Commit Graph

55 Commits

Author SHA1 Message Date
Joshua Boniface 102c3c3106 Port all Celery worker functions to discrete pkg
Moves all tasks run by the Celery worker into a discrete package/module
for easier installation. Also adjusts several parameters throughout to
accomplish this.
2023-11-30 02:24:54 -05:00
Joshua Boniface 41f4e4fb2f Split health monitoring into discrete daemon/pkg 2023-11-29 21:21:51 -05:00
Joshua Boniface bd811408f9 Remove "Python 3" from package descriptions 2023-11-29 15:12:09 -05:00
Joshua Boniface 42ed6f6420 Remove redis as a dependency 2023-11-05 18:23:34 -05:00
Joshua Boniface 3dc1f57de2 Revert "Switch to ZK+PG over Redis for Celery queue"
This reverts commit 54215bab6c.
2023-11-05 17:10:46 -05:00
Joshua Boniface 54215bab6c Switch to ZK+PG over Redis for Celery queue
Redis did not provide a distributed solution for the worker, which
precluded several important planned functions. So instead, move to using
Zookeeper + PostgreSQL as the broker and result backend respectively.

Should be a seamless drop-in change but for future uses requires the
database host to be the primary coordinator IP rather than localhost, so
that writes can occur to the database from non-primary hosts.
2023-11-04 12:46:34 -04:00
Joshua Boniface 9ba7aa5b08 [Bookworm] Remove obsolete package 2023-08-31 14:13:05 -04:00
Joshua Boniface 32613ff119 Remove obsolete Suggests lines from control 2021-07-20 00:35:21 -04:00
Joshua Boniface cfeba50b17 Revert "Return to all command-based Ceph gathering"
This reverts commit 65d14ccd92.

This was actually a bad idea.
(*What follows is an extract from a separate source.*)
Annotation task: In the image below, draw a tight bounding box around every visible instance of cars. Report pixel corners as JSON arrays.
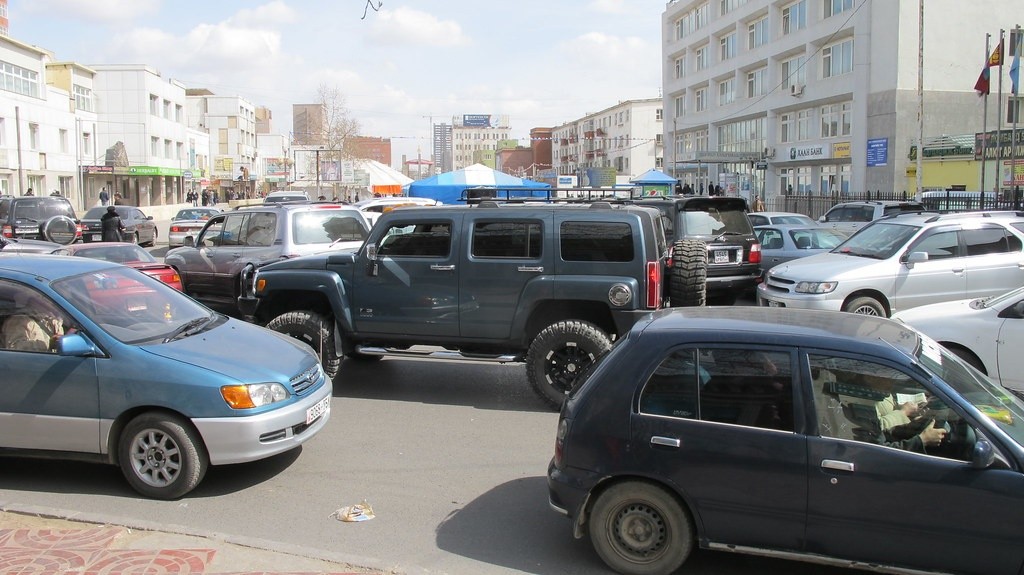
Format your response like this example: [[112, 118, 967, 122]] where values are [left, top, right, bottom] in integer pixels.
[[353, 195, 444, 247], [168, 207, 224, 249], [81, 205, 159, 247], [545, 304, 1024, 575], [889, 286, 1024, 393], [48, 242, 184, 323], [0, 250, 332, 502], [746, 201, 928, 273]]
For inexplicable reasons, running these
Ceph commands manually (not even via Python, but in a normal shell)
takes 7 * two orders of magnitude longer than running them with the
Rados module, so long in fact that some basic commands like "ceph
health" would sometimes take longer than the 1 second timeout to
complete. The Rados commands would however take about 1ms instead.

Despite the occasional issues when monitors drop out, the Rados module
is clearly far superior to the shell commands for any moderately-loaded
Ceph cluster. We can look into solving timeouts another way (perhaps
with Processes instead of Threads) at a later time.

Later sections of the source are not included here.